Not that I have them much, and with Valentine’s Day a fading memory, this would have gone beautifully with fresh oysters. A trip to Rock-a-Nore beckons…

Lidl on Bohemia Road’s turn this week for a rummage through its wine section.

The best variety and quality was, to my mind, among the Spanish wines available. There was an interesting young Rioja (Joven) at £3.99 and a weightier looking wine from Tarragona, but I opted to try the Barceliño 2009 from Catalunya at just shy of a fiver.

This wine is produced 40 miles south of Barcelona and is a typical blend of Tempranillo and Garnacha (or Grenache to you French-speakers).

Ruby red in colour, the first aromas were floral and light – red fruits definitely to the fore: cherries, and the waxy skin of a red apple.

But as the wine swirled in the glass there were more strawberry jam notes. Very perfumed, it was evocative of some of the Northern Rhone blends, of Syrah and Viognier, but was much less dry on the palate.

The oak barriques that the wine is aged in for three months have left their mark. There is a certain smokiness, and soft vanilla flavours in the mouth. Plums, leather, this is an interesting wine that is comfortable being paired with spicier food: we had ours with a home-made Thai noodle soup.
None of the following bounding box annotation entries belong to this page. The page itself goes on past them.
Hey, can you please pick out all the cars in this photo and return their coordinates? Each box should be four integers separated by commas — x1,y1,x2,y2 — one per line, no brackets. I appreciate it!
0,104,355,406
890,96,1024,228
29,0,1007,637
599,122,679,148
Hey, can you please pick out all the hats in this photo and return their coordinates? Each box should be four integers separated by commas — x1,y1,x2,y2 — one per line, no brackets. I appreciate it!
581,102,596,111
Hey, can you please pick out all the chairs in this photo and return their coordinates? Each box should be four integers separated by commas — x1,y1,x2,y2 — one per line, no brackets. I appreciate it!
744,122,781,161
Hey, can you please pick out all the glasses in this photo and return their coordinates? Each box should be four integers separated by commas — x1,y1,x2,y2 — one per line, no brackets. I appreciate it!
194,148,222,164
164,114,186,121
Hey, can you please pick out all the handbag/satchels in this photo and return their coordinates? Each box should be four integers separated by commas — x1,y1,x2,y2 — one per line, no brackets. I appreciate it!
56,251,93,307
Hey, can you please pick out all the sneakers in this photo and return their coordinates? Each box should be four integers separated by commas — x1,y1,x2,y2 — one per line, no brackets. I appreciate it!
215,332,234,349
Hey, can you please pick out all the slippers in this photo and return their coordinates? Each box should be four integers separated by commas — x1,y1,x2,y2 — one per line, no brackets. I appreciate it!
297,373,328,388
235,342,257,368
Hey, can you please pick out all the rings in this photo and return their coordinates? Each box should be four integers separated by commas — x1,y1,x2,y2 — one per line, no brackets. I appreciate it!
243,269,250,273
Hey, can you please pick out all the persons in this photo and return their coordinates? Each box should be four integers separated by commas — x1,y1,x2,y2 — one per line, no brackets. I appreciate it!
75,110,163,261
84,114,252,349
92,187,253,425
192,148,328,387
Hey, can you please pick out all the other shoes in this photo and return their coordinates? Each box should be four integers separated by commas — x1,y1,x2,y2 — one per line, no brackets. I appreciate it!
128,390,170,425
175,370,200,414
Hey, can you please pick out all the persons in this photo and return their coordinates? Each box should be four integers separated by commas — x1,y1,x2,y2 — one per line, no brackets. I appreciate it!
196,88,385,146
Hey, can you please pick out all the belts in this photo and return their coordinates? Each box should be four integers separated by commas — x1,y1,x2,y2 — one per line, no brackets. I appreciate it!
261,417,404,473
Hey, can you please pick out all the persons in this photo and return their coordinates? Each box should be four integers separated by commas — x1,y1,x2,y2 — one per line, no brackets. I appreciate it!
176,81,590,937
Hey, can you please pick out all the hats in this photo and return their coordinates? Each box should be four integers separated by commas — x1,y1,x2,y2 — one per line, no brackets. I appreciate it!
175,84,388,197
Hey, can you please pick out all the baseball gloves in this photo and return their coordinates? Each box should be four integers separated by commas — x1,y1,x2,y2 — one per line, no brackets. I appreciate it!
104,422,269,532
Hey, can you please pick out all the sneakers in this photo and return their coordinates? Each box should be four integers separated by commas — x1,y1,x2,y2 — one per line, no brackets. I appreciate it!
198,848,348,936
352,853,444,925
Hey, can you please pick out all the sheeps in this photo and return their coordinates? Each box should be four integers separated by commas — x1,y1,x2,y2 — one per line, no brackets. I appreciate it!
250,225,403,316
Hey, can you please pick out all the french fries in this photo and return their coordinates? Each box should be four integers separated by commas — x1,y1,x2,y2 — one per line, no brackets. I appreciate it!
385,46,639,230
The length of the aftertaste was what was particularly impressive for me, given the price. A smooth, tobacco-ey taste which was lovely to savour. I’m glad I popped in!

When my grandfather passed away a couple of years ago, I ended up inheriting from him a share in the Wine Society – this is the John Lewis of the wine world: a mutual that ploughs its profits back into making good wines available at decent prices. If you are interested to know more, just have a look online.

Before Christmas, a friend of mine and I went to one of the Society’s tastings in London – exploring the wines of Portugal. It was interesting and informative – primarily because there are lots of indigenous Portugese grapes that I had never heard of. There were also a wide range of Madeira wines and Ports to try.

Verdelho is one of the four main grape varieties grown on the island of Madeira, and it is famous for making a medium dry fortified wine. So it caught my eye on the label of a South East Australian dry white on offer in Morrisons at the moment.

Rosemount, one of the bigger Australian producers, has created a (2009 vintage) Semillon, Verdelho, Chardonnay blend. It is less than half price at £4.99, until 26 February.

A medium lemon colour, the wine has immediate aromas of pear drops, apples and lychee; and after a swirl in the glass it has real cleanliness and freshness, and a bit of a tropical fruit rush.

It is a well-balanced wine in respect of alcohol and acidity with limey citrus flavours, and is evocative of fresh cut grass and summer days. Even though it’s the middle of winter, it’ll go beautifully with your favourite fish pie.